Posted by Kelli Garcia, Senior Counsel | Posted on: May 24, 2013 at 01:45 pm

The "crack baby" scare of the 1980s helped fuel a movement by prosecutors across the country to charge women who used drugs while pregnant or whose newborns tested positive for drugs with child abuse, neglect and even manslaughter [PDF]. But what really happened to those babies who were supposed to "overwhelm every social service delivery system that they come in contact with for the rest of their lives," according to one newscaster at the time? Were they, in the words of columnist Charles Krauthammer, doomed to "a life of certain suffering, of probably deviance, or permanent inferiority"? In a word — no. A recent New York Times "Retro Report" video revisited the crack baby hysteria and found no evidence that these dire predictions came true.

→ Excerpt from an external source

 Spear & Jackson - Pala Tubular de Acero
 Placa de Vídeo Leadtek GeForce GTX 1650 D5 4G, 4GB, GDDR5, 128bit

These findings, which were being reported as early as 1992, should remind prosecutors and judges that the causal link between drug use and a specific pregnancy outcome is speculative, at best. While no one condones drug use in pregnancy, punitive measures do nothing to improve maternal, fetal, or child health [PDF]. Instead, they discourage women from seeking prenatal care and drug-treatment for fear of being prosecuted. 

The Mississippi state Supreme Court recently heard the case of Nina Buckhalter who tested positive for methamphetamine after suffering a stillbirth and was charged with manslaughter. The prosecutor in the case claims the drugs caused the stillbirth even though the actual cause is unknown and there is no clear evidence that methamphetamine use can cause a stillbirth.